* **WHAT YOU SHOULD DO**:
Exactly as they appear, copy the lines of the listing from the one containing "At what distance" through the final line, both included, and nothing else.

-- Start EXERCISE INPUT --

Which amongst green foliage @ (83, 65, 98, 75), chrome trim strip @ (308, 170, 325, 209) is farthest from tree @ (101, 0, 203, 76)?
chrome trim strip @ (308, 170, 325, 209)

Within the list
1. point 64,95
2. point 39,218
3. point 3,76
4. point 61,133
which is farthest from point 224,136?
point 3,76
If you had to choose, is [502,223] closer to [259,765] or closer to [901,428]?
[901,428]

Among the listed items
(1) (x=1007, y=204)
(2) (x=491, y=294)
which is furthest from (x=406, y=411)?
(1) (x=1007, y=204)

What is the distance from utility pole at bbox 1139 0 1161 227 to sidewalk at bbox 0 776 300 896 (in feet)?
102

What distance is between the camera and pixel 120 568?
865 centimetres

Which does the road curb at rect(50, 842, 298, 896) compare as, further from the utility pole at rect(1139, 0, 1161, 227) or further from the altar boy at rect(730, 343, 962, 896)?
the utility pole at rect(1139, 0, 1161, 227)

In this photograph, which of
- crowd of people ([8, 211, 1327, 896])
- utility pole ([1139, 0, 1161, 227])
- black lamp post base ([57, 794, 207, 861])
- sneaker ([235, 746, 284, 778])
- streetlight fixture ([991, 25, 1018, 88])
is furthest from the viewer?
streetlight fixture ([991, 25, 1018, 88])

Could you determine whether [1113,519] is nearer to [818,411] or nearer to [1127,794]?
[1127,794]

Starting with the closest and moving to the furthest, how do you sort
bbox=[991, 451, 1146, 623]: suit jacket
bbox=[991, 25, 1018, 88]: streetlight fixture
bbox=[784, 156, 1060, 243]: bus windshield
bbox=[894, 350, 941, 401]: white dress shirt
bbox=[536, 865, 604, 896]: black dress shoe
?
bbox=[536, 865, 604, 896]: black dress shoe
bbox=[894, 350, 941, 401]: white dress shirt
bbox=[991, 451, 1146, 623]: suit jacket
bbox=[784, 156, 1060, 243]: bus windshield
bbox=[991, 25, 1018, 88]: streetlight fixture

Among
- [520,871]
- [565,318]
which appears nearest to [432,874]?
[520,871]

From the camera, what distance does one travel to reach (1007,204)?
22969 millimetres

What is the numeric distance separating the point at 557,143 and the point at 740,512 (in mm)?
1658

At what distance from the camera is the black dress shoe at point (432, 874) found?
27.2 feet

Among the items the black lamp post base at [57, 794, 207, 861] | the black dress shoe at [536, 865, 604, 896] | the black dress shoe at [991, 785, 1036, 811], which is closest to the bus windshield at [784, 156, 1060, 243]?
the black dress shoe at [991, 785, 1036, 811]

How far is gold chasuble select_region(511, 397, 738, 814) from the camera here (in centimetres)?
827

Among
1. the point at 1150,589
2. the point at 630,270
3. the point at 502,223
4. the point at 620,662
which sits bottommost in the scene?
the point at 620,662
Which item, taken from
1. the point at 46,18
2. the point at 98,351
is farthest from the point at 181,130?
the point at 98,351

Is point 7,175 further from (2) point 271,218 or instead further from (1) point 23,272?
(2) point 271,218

-- End EXERCISE INPUT --

* **RESULT**:
At what distance from the camera is the black dress shoe at point (432, 874) found?
27.2 feet

Among the items the black lamp post base at [57, 794, 207, 861] | the black dress shoe at [536, 865, 604, 896] | the black dress shoe at [991, 785, 1036, 811], which is closest to the bus windshield at [784, 156, 1060, 243]?
the black dress shoe at [991, 785, 1036, 811]

How far is gold chasuble select_region(511, 397, 738, 814) from the camera here (in centimetres)?
827

Among
1. the point at 1150,589
2. the point at 630,270
3. the point at 502,223
4. the point at 620,662
which sits bottommost in the scene?
the point at 620,662
Which item, taken from
1. the point at 46,18
2. the point at 98,351
is farthest from the point at 181,130?
the point at 98,351

Is point 7,175 further from (2) point 271,218 or instead further from (1) point 23,272?
(2) point 271,218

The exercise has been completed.